━━━ INFORMATION SUPPLIED

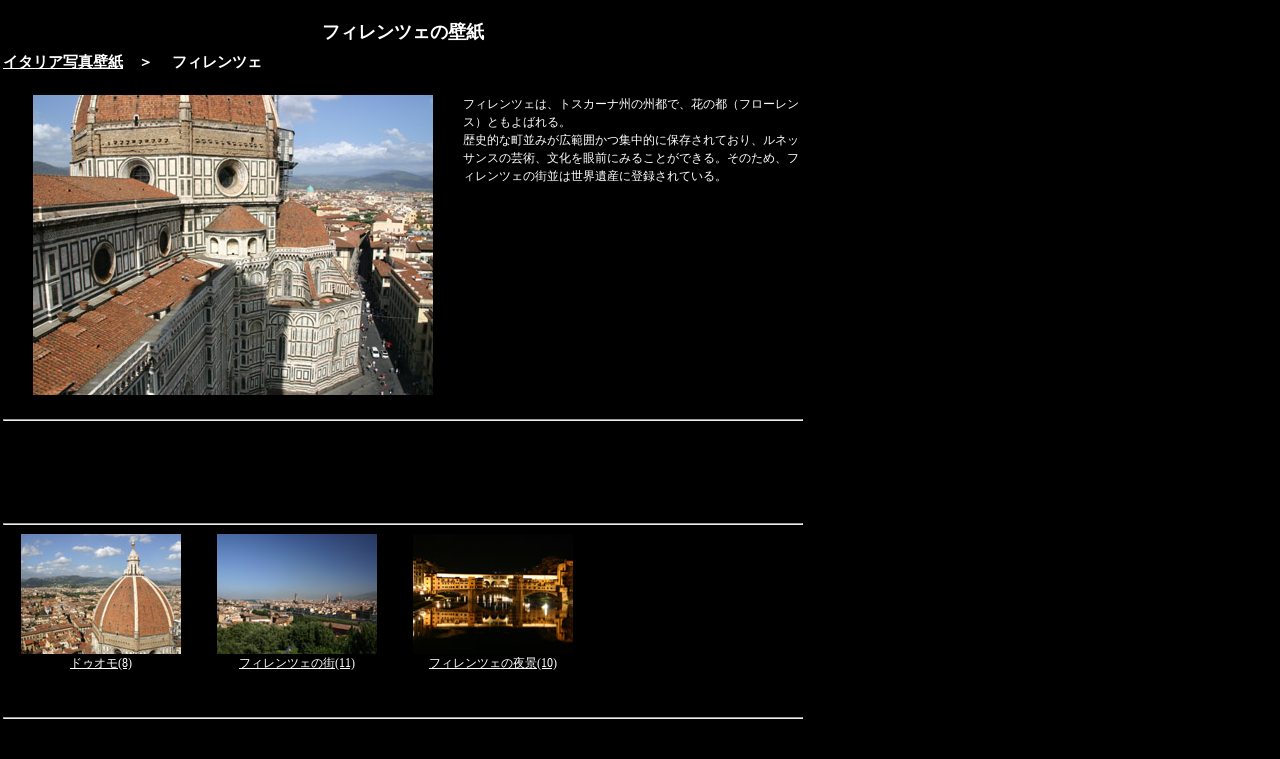

--- FILE ---
content_type: text/html
request_url: http://italia.picwp.net/firenze/
body_size: 5337
content:
<!DOCTYPE html PUBLIC "-//W3C//DTD XHTML 1.0 Transitional//EN"
   "http://www.w3.org/TR/xhtml1/DTD/xhtml1-transitional.dtd">
<html xmlns="http://www.w3.org/1999/xhtml" id="sixapart-standard">
<head>
   <meta http-equiv="Content-Type" content="text/html; charset=UTF-8" />
   <meta name="generator" content="Movable Type 3.35" />
<meta name="keywords" content="壁紙,無料,写真,風景,フィレンツェ">
<meta name="description" content="イタリア写真壁紙ではフィレンツェなど、イタリア各地の風景写真を壁紙サイズで掲載しています。写真は無料壁紙やフリー素材として利用することができます。">


   <link rel="stylesheet" href="http://italia.picwp.net//styles-site.css" type="text/css" />
   <link rel="alternate" type="application/atom+xml" title="Atom" href="http://italia.picwp.net/atom.xml" />
   <link rel="alternate" type="application/rss+xml" title="RSS 2.0" href="http://italia.picwp.net/index.xml" />

   <title>フィレンツェ 写真無料壁紙フリー素材</title>

</head>
<body>

<TABLE width="800">
 <TBODY>
    <TR>
      <TD>
<H1 align="left">フィレンツェの壁紙</H1>

<H2 align="left">
<A href="http://italia.picwp.net/">イタリア写真壁紙</a>　＞　

フィレンツェ
</H2>

<br>

<p align="left">

<img src="http://italia.picwp.net/img/2m.jpg" style="float:left" hspace="30">

フィレンツェは、トスカーナ州の州都で、花の都（フローレンス）ともよばれる。<br>
歴史的な町並みが広範囲かつ集中的に保存されており、ルネッサンスの芸術、文化を眼前にみることができる。そのため、フィレンツェの街並は世界遺産に登録されている。<br>


</p>

<P style="clear:left">
<BR>
</P>





      <HR>
      <P>


<script type="text/javascript"><!--
google_ad_client = "pub-1635618460786288";
google_ad_width = 728;
google_ad_height = 90;
google_ad_format = "728x90_as";
google_ad_type = "text_image";
//2007-08-04: イタリア壁紙, イタリアカテゴリ
google_ad_channel = "9910719332+3048805306";
google_color_border = "000000";
google_color_bg = "000000";
google_color_link = "FFFFFF";
google_color_text = "FFFFFF";
google_color_url = "999999";
//-->
</script>
<script type="text/javascript"
  src="http://pagead2.googlesyndication.com/pagead/show_ads.js">
</script>

<HR>

<p align="center" style="float:left">
<a href="http://italia.picwp.net/firenze/duomo/">
<img src="http://italia.picwp.net/img/23.jpg" alt="ドゥオモ" width="160" height="120" border="0" hspace="18"></a>
<br>
<a href="http://italia.picwp.net/firenze/duomo/">
ドゥオモ(8)</a>
<br><br>
</p>
<p align="center" style="float:left">
<a href="http://italia.picwp.net/firenze/firenze/">
<img src="http://italia.picwp.net/img/24.jpg" alt="フィレンツェの街" width="160" height="120" border="0" hspace="18"></a>
<br>
<a href="http://italia.picwp.net/firenze/firenze/">
フィレンツェの街(11)</a>
<br><br>
</p>
<p align="center" style="float:left">
<a href="http://italia.picwp.net/firenze/notte/">
<img src="http://italia.picwp.net/img/25.jpg" alt="フィレンツェの夜景" width="160" height="120" border="0" hspace="18"></a>
<br>
<a href="http://italia.picwp.net/firenze/notte/">
フィレンツェの夜景(10)</a>
<br><br>
</p>









<P style="clear:left"><BR>
</P>

      <HR>
      <P>

<script type="text/javascript"><!--
google_ad_client = "pub-1635618460786288";
google_ad_width = 728;
google_ad_height = 90;
google_ad_format = "728x90_as";
google_ad_type = "text_image";
//2007-08-04: イタリア壁紙, イタリアカテゴリ
google_ad_channel = "9910719332+3048805306";
google_color_border = "000000";
google_color_bg = "000000";
google_color_link = "FFFFFF";
google_color_text = "FFFFFF";
google_color_url = "999999";
//-->
</script>
<script type="text/javascript"
  src="http://pagead2.googlesyndication.com/pagead/show_ads.js">
</script>


      </P>
      <HR>



      </TD>
    </TR>
  </TBODY>
</TABLE>

<A href="http://italia.picwp.net/">イタリア写真壁紙</a>カテゴリ<br>
<a href="http://italia.picwp.net/venezia/">
ヴェネツィア</a>　
<a href="http://italia.picwp.net/firenze/">
フィレンツェ</a>　
<a href="http://italia.picwp.net/roma/">
ローマ</a>　
<a href="http://italia.picwp.net/toscana/">
トスカーナと中部イタリア</a>　
<a href="http://italia.picwp.net/sud/">
南イタリア</a>　
<a href="http://italia.picwp.net/alberobello/">
アルベロベッロ</a>　
<a href="http://italia.picwp.net/sicilia/">
シチリア島</a>　


<P>Copyright (C) 2008 イタリア写真壁紙,Japan. All
Rights Reserved.<BR>
</P>
<br>
<P>
-　リンク　-<br>
<a href="http://sozai.picwp.net/" target="_blank">写真素材無料壁紙</a><br>
<a href="http://france.picwp.net/" target="_blank">フランス写真壁紙</a><br>
<a href="http://amachu.blog28.fc2.com/" target="_blank">つくば市のカフェ</a>

</P>
<br>
<br>


<br>

<SCRIPT TYPE="text/javascript" SRC="http://ac2.i2i.jp/bin/gets.php?00108227"></SCRIPT>
<noscript><a href="http://ac2.i2i.jp/bin/nojslink?00108227" target="_blank"><img src="http://ac2.i2i.jp/bin/nojs.x/00108227" border="0"></a><a href="http://acc.i2i.jp/" target="_blank">ルート　アクセス解析</a></noscript>

<br>


</body>
</html>


--- FILE ---
content_type: text/html; charset=utf-8
request_url: https://www.google.com/recaptcha/api2/aframe
body_size: 265
content:
<!DOCTYPE HTML><html><head><meta http-equiv="content-type" content="text/html; charset=UTF-8"></head><body><script nonce="Y5n3fE70xoolbi-thmT_WQ">/** Anti-fraud and anti-abuse applications only. See google.com/recaptcha */ try{var clients={'sodar':'https://pagead2.googlesyndication.com/pagead/sodar?'};window.addEventListener("message",function(a){try{if(a.source===window.parent){var b=JSON.parse(a.data);var c=clients[b['id']];if(c){var d=document.createElement('img');d.src=c+b['params']+'&rc='+(localStorage.getItem("rc::a")?sessionStorage.getItem("rc::b"):"");window.document.body.appendChild(d);sessionStorage.setItem("rc::e",parseInt(sessionStorage.getItem("rc::e")||0)+1);localStorage.setItem("rc::h",'1768636898848');}}}catch(b){}});window.parent.postMessage("_grecaptcha_ready", "*");}catch(b){}</script></body></html>

--- FILE ---
content_type: text/css
request_url: http://italia.picwp.net//styles-site.css
body_size: 1437
content:
<!--
BODY{
  color : white;
  background-color : black;
  line-height : 150%;
  font-size : 12px;
  text-align : center;
  margin-left : 0px;
  margin-right : 0px;
  margin-bottom : 0px;
}
H1{
  font-size : 150%;
  text-align : center;
}
P{
  margin-top : 3px;
  margin-bottom : 3px;
}
H2{
  width : 800px;
  margin-top : 3px;
  margin-bottom : 3px;
  font-size : 15px;
}
A:LINK{
  color : white;
}
A:VISITED{
  color : white;
}
A:HOVER{
  color : red;
}
TABLE{
  background-color : black;
}
TD{
  font-size : 12px;
  background-color : black;
}
.toplink1{
  font-size : 15px;
}
.left{
  line-height : 120%;

}
.right{
  font-size : 12px;
}
.top{
  line-height : 110%;
  font-size : 12px;
  width : 800px;
  text-align : left;
}
.down{
  font-size : 12px;
}
.menu{
  font-size : 12px;
  text-align : left;
  line-height : 120%;
  width : 50%;
  background-color : black;
  color : #dddddd
}
.leftimg{
  width : 90px;
  height : 60px;
  float : left;
  border-style : none;
}
A.none:link{
  color : #dddddd;
  text-decoration : none;
}
A.none:visited{
  color : #dddddd;
  text-decoration : none;
}
.link{
  text-align : left;
}
.linkleft{
  text-align : left;
  padding-left : 25px;
  padding-right : 25px;
}
.linkright{
  text-align : left;
  font-size : 15px;
  line-height : 200%;
}
.white{
    background-color : white;
}
.linkcategory{
   background-color : #444444;
   text-align : left ;
}
.text{
  line-height : 200%;   
}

━━━━━━

**TRY IT:** Quote the records above exactly, from the first line through the line containing "フィレンツェは、トスカーナ州", and leave out the pictures.

**ANSWER SECTION:**
--- FILE ---
content_type: text/html
request_url: http://italia.picwp.net/firenze/
body_size: 5337
content:
<!DOCTYPE html PUBLIC "-//W3C//DTD XHTML 1.0 Transitional//EN"
   "http://www.w3.org/TR/xhtml1/DTD/xhtml1-transitional.dtd">
<html xmlns="http://www.w3.org/1999/xhtml" id="sixapart-standard">
<head>
   <meta http-equiv="Content-Type" content="text/html; charset=UTF-8" />
   <meta name="generator" content="Movable Type 3.35" />
<meta name="keywords" content="壁紙,無料,写真,風景,フィレンツェ">
<meta name="description" content="イタリア写真壁紙ではフィレンツェなど、イタリア各地の風景写真を壁紙サイズで掲載しています。写真は無料壁紙やフリー素材として利用することができます。">


   <link rel="stylesheet" href="http://italia.picwp.net//styles-site.css" type="text/css" />
   <link rel="alternate" type="application/atom+xml" title="Atom" href="http://italia.picwp.net/atom.xml" />
   <link rel="alternate" type="application/rss+xml" title="RSS 2.0" href="http://italia.picwp.net/index.xml" />

   <title>フィレンツェ 写真無料壁紙フリー素材</title>

</head>
<body>

<TABLE width="800">
 <TBODY>
    <TR>
      <TD>
<H1 align="left">フィレンツェの壁紙</H1>

<H2 align="left">
<A href="http://italia.picwp.net/">イタリア写真壁紙</a>　＞　

フィレンツェ
</H2>

<br>

<p align="left">

<img src="http://italia.picwp.net/img/2m.jpg" style="float:left" hspace="30">

フィレンツェは、トスカーナ州の州都で、花の都（フローレンス）ともよばれる。<br>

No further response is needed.